* _SUPPLIED MATERIAL_
>> BEGIN
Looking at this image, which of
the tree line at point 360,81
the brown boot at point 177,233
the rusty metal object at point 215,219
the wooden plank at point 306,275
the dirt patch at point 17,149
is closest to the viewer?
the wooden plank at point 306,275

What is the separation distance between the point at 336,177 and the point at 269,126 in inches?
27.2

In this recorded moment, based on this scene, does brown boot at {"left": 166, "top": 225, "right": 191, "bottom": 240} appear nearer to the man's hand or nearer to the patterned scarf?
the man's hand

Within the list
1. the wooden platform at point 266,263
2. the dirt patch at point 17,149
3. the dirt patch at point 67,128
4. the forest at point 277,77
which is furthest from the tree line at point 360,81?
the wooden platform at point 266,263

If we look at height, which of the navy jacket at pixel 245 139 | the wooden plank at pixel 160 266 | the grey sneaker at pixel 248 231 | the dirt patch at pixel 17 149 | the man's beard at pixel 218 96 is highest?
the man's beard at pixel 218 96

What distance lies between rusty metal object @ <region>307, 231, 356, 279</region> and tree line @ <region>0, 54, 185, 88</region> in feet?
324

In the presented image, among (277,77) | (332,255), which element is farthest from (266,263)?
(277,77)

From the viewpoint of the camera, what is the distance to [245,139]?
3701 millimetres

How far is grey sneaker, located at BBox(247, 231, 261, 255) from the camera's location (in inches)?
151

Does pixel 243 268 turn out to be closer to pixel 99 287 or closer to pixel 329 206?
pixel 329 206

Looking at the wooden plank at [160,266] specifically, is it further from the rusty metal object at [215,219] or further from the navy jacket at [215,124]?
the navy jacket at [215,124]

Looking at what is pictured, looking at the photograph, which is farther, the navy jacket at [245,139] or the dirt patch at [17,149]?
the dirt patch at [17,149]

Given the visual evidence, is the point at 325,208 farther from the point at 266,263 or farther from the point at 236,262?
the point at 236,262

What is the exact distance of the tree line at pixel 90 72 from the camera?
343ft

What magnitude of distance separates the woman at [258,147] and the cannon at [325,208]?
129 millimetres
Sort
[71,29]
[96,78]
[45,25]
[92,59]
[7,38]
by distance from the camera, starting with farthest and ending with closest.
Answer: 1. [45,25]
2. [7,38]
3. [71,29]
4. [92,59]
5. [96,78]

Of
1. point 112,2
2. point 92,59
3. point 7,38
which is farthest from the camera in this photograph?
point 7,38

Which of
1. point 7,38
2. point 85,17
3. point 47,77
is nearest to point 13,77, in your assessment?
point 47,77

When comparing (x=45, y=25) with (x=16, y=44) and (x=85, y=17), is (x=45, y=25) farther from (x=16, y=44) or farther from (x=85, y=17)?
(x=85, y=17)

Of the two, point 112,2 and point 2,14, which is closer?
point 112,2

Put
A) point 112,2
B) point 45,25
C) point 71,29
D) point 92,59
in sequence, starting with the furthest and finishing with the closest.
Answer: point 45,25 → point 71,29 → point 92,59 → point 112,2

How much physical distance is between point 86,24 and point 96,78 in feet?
>> END
* _TASK_
Repeat each record in full; every line must match exactly.

* _CORRECT ANSWER_
Looking at this image, which of
the tree line at point 360,81
the brown boot at point 177,233
the rusty metal object at point 215,219
the wooden plank at point 306,275
the dirt patch at point 17,149
is closest to the viewer?
the wooden plank at point 306,275

What is the separation distance between the point at 336,177 and the point at 269,126 in inches?
27.2

In this recorded moment, based on this scene, does brown boot at {"left": 166, "top": 225, "right": 191, "bottom": 240} appear nearer to the man's hand or nearer to the patterned scarf?
the man's hand

Within the list
1. the wooden platform at point 266,263
2. the dirt patch at point 17,149
3. the dirt patch at point 67,128
4. the forest at point 277,77
which is furthest from the tree line at point 360,81?
the wooden platform at point 266,263

If we look at height, which of the navy jacket at pixel 245 139 | the wooden plank at pixel 160 266 | the grey sneaker at pixel 248 231 | the dirt patch at pixel 17 149 | the man's beard at pixel 218 96 is highest?
the man's beard at pixel 218 96

What distance lies between rusty metal object @ <region>307, 231, 356, 279</region> and tree line @ <region>0, 54, 185, 88</region> in feet?
324

In the presented image, among (277,77) | (332,255), which element is farthest from (266,263)?
(277,77)

From the viewpoint of the camera, what is the distance to [245,139]?
3701 millimetres

How far is grey sneaker, located at BBox(247, 231, 261, 255) from the camera's location (in inches)?
151

Does pixel 243 268 turn out to be closer to pixel 99 287 or closer to pixel 329 206?
pixel 329 206

Looking at the wooden plank at [160,266] specifically, is it further from the rusty metal object at [215,219] or further from the navy jacket at [215,124]?
the navy jacket at [215,124]

Looking at what is pictured, looking at the photograph, which is farther, the navy jacket at [245,139] or the dirt patch at [17,149]?
the dirt patch at [17,149]

Given the visual evidence, is the point at 325,208 farther from the point at 266,263 or farther from the point at 236,262?
the point at 236,262

What is the exact distance of the tree line at pixel 90 72 from the camera?
343ft

What magnitude of distance separates the woman at [258,147] and the cannon at [325,208]?
129 millimetres
Sort
[71,29]
[96,78]
[45,25]
[92,59]
[7,38]
by distance from the camera, starting with farthest and ending with closest.
Answer: 1. [45,25]
2. [7,38]
3. [71,29]
4. [92,59]
5. [96,78]

Of
1. point 112,2
2. point 92,59
3. point 7,38
which is farthest from the camera in this photograph?
point 7,38

Which of
1. point 7,38
2. point 85,17
3. point 47,77
is nearest to point 13,77, in your assessment?
point 47,77

When comparing (x=45, y=25) with (x=16, y=44) and (x=85, y=17), is (x=45, y=25) farther from (x=16, y=44) or farther from (x=85, y=17)?
(x=85, y=17)

Of the two, point 112,2 and point 2,14, which is closer?
point 112,2

Put
A) point 112,2
B) point 45,25
C) point 71,29
D) point 92,59
in sequence, starting with the furthest and finishing with the closest.
Answer: point 45,25 → point 71,29 → point 92,59 → point 112,2

How much physical distance is between point 86,24 and point 96,78 in feet?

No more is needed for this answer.